Se la mente corre al compianto “samurai” Hiroshi Yamauchi, presidentissimo di Nintendo dal 1949 al 2002, l’immagine che si ha della sua azienda è quella di una roccia che resiste fieramente alla tempesta. Sorda agli evidenti vantaggi del CD-ROM, indifferente al progressivo abbandono delle terze parti, compiaciuta nel dimostrare al mondo intero come solo lei (o quasi) fosse in possesso della formula alchemica del puro divertimento.

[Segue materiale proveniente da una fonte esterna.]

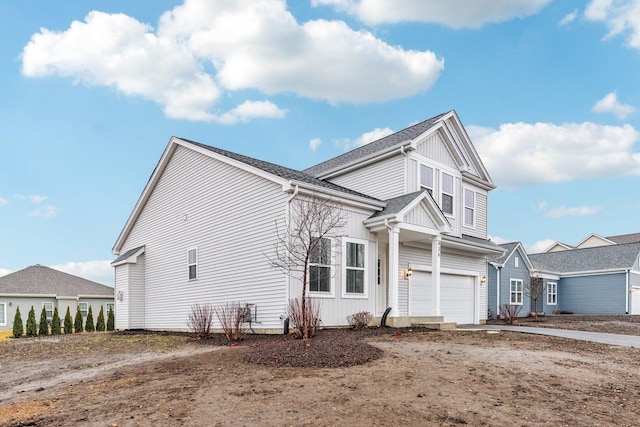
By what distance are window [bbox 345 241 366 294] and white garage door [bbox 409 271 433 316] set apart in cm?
314

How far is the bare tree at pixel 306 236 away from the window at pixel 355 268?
0.74 m

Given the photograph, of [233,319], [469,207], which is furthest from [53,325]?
[469,207]

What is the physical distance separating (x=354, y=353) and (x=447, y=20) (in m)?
11.4

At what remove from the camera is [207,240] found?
52.3 ft

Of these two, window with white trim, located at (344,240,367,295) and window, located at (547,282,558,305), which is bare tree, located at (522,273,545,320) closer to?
window, located at (547,282,558,305)

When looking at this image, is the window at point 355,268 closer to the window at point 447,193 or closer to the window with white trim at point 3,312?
the window at point 447,193

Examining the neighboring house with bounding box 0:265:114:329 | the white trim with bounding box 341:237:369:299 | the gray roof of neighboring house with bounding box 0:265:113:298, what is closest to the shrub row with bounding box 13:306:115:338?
the neighboring house with bounding box 0:265:114:329

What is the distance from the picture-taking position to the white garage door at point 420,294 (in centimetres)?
1639

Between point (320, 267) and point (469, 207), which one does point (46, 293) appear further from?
point (469, 207)

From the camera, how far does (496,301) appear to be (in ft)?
84.1

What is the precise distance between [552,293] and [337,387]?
105 feet

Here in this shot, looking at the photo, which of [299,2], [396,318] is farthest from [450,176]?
[299,2]

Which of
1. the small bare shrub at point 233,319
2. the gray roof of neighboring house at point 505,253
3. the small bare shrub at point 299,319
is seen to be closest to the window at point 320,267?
the small bare shrub at point 299,319

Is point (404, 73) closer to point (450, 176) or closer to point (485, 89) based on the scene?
point (485, 89)
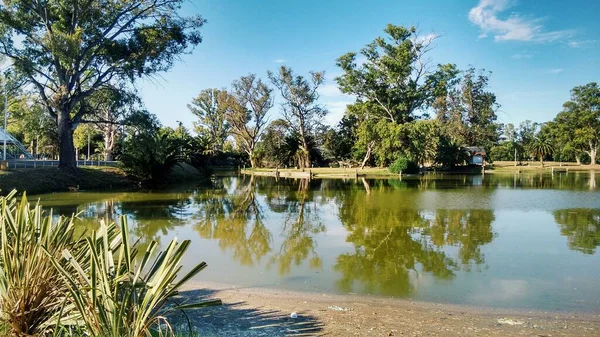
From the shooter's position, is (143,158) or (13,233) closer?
(13,233)

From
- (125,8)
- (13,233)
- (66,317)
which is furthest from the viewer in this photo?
(125,8)

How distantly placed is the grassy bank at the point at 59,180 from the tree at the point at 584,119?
6256 cm

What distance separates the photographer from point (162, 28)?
88.6 feet

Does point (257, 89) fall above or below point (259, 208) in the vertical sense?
above

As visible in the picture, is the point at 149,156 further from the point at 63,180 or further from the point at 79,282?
the point at 79,282

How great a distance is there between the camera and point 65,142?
87.3 feet

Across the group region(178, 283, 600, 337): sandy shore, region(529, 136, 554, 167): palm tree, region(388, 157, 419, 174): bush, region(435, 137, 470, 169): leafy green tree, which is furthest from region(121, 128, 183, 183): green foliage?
region(529, 136, 554, 167): palm tree

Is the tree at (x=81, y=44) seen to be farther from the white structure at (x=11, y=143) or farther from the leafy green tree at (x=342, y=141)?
the leafy green tree at (x=342, y=141)

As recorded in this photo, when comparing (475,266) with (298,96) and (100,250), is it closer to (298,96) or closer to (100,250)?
(100,250)

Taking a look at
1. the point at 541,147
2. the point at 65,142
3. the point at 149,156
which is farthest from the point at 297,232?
the point at 541,147

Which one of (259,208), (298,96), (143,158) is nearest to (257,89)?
(298,96)

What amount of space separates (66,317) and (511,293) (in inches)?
263

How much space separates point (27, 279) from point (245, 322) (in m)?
2.81

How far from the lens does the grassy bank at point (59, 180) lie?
2197 cm
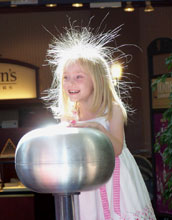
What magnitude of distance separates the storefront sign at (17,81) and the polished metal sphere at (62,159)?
7691 mm

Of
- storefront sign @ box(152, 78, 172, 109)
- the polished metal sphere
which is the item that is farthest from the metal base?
storefront sign @ box(152, 78, 172, 109)

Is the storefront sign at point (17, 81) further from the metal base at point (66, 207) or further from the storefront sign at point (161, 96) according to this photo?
the metal base at point (66, 207)

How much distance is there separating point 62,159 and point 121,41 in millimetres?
8824

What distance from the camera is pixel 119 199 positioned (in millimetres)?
1960

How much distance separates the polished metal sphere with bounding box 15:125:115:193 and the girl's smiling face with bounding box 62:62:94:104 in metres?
0.55

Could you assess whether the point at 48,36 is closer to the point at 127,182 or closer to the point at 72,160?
the point at 127,182

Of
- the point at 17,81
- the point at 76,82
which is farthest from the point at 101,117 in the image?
the point at 17,81

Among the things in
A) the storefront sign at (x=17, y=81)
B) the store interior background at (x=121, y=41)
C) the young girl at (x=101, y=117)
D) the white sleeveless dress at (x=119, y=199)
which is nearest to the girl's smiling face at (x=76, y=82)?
the young girl at (x=101, y=117)

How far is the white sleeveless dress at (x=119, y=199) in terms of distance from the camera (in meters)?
1.91

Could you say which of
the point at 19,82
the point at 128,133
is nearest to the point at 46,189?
the point at 19,82

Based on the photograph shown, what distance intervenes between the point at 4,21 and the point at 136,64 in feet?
7.71

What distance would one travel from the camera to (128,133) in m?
9.89

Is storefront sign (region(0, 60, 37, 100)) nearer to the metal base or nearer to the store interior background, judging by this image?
the store interior background

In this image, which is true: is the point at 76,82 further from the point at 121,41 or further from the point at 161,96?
the point at 121,41
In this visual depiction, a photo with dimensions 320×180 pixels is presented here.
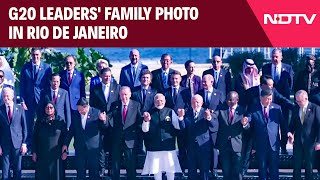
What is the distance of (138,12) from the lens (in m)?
18.2

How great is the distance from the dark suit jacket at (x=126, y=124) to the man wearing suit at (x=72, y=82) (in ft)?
2.69

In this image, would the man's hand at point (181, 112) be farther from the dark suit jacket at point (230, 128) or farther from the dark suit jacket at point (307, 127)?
the dark suit jacket at point (307, 127)

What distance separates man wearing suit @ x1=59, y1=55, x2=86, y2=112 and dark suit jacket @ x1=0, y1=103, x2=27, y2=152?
91 cm

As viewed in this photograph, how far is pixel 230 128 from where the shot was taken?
17.5 m

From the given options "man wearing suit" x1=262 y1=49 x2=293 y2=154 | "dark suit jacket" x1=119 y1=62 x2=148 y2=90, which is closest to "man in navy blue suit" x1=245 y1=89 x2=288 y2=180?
"man wearing suit" x1=262 y1=49 x2=293 y2=154

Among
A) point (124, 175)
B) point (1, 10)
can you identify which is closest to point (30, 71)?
point (1, 10)

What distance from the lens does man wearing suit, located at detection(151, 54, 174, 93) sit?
1811 cm

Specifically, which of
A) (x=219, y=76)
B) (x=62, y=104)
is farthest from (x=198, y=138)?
(x=62, y=104)

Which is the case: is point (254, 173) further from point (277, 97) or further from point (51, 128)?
point (51, 128)

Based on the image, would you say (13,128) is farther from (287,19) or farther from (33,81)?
(287,19)

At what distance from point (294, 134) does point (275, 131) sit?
336mm

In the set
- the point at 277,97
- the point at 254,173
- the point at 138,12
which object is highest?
the point at 138,12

Un’impressionante dimostrazione di forza e “resistenza” la si ebbe negli anni più bui e oscuri, quando la fine (stando a sentire i pareri allarmati dell’audience) sembrava ormai prossima: durante il ciclo vitale del Game Cube. Superato nelle vendite persino dall’ultimo arrivato, l’Xbox di Microsoft, Nintendo sopperì al fuggi fuggi di investimenti dei publisher confezionando una line-up straordinaria contando solo sulle forze. Nonostante non siano mancati lunghi periodi di magra, la console ammaliò il suo audience con autentiche perle ancora indimenticate. L’elenco sarebbe lunghissimo ma basterà citare Metroid Prime, F-Zero GX, The Wind Waker, Eternal Darkness e Pikmin per avere una vaga idea del numero impressionante di pietre miliari regalateci dal publisher nipponico in quegli anni.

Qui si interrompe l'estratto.